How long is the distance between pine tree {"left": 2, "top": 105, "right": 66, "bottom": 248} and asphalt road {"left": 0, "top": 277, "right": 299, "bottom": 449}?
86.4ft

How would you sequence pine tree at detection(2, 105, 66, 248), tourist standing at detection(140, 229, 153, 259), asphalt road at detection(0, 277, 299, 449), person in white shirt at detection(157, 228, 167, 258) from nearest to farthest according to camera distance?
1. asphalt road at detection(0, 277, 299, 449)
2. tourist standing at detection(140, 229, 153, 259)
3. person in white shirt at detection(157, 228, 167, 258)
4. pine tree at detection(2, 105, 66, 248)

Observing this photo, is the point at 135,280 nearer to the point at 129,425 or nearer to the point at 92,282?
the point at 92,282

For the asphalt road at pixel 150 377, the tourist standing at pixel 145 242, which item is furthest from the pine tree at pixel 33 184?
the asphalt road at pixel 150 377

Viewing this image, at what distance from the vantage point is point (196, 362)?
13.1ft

---

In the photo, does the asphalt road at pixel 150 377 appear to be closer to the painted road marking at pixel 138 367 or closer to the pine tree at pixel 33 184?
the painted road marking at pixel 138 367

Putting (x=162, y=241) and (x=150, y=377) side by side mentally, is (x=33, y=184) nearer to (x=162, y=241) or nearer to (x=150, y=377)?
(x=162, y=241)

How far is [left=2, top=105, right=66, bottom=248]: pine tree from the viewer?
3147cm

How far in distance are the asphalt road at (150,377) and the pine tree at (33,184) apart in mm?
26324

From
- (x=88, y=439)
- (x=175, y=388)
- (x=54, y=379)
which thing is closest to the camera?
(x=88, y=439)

...

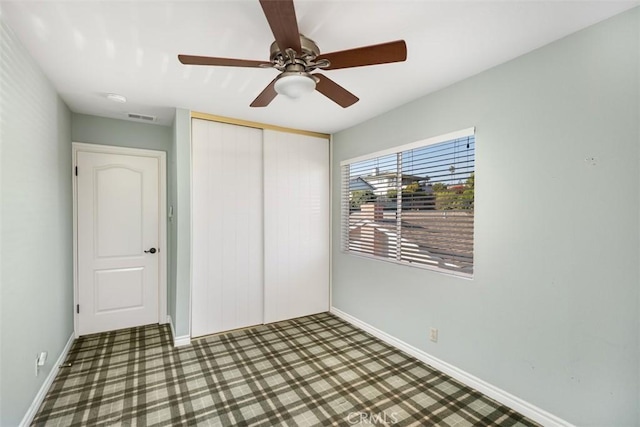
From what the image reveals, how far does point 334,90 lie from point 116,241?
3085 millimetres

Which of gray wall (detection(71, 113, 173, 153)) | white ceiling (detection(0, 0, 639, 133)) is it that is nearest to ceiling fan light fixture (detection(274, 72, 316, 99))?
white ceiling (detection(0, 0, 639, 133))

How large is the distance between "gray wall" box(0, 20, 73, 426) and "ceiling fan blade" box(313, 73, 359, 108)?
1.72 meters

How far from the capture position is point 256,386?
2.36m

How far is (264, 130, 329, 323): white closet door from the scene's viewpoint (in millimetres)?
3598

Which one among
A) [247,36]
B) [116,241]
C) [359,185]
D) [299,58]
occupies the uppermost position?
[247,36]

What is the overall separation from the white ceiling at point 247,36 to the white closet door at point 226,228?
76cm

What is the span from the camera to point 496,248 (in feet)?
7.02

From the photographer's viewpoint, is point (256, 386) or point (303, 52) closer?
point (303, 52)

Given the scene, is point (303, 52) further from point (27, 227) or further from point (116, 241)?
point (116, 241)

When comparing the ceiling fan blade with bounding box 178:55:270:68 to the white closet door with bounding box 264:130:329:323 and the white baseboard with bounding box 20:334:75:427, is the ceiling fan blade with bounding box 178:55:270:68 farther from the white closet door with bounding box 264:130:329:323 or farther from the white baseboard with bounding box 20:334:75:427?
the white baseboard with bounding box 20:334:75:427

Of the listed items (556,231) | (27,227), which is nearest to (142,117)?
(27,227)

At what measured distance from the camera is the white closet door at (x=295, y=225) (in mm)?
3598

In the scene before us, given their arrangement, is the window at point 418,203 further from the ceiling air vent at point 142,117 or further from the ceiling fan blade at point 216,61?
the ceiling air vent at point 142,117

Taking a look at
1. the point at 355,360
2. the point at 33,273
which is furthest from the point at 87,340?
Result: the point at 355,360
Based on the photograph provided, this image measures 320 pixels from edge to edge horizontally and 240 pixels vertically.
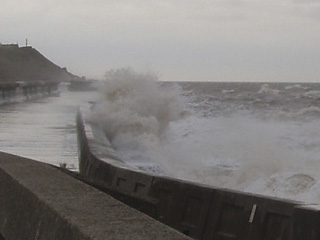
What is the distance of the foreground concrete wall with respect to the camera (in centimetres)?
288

→ WHAT YOU ARE ASKED TO DO: Report every line in the material above that contains the string "shirt", matching case exactly.

→ RIGHT ANSWER:
How would you sequence pine tree at detection(2, 105, 66, 248), tourist standing at detection(140, 229, 153, 259), asphalt road at detection(0, 277, 299, 449), person in white shirt at detection(157, 228, 167, 258) from nearest to farthest according to camera distance?
3. person in white shirt at detection(157, 228, 167, 258)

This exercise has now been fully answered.